Now let’s go back and do this with the marbles, or particles. Here’s where things get a little strange. We don’t end up with two bands on the screen. We end up with the same stripe or interference pattern that we got with the light particles. Even if we shoot the marbles in one at a time, they will eventually arrange themselves in this stripe pattern, not the two-band pattern we would expect. This suggests that the particles go through both slits at the same time, like a wave. But how can this be?

To find out why, we cut a tiny hole in the box so we could peek in and see what was happening during the experiment. This is where things get very strange. When we ran the experiment while observing, the particles, (our marbles), ended up on the screen in the two-band pattern, the pattern we would have originally expected. Essentially, when we watch them, the particles behave differently.

If we close the spy hole and run the experiment again, we will see that the marbles will go back to the multi-striped interference pattern where they are behaving again like waves.

The double slit experiment shows that particles like electrons and photons (light particles) have properties of both waves and particles, depending on how you measure or observe them.

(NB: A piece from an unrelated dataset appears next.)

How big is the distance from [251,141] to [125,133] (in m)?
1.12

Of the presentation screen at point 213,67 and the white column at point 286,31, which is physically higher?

This dual nature is one of the core concepts in quantum mechanics, illustrating that at a fundamental level, nature doesn't always behave in ways that align with our everyday intuition.

In conclusion, in classical physics, we understand particles and waves like we would a baseball versus a sound wave. But when we go down to the quantum level, this understanding of the world breaks down, and particles start to play by a different set of rules altogether. It wouldn’t even be correct to describe them as particles and waves at this level, and they seem to change based on how they are being measured. Nobody understands why this behavior occurs. It’s all very confusing and fascinating at the same time.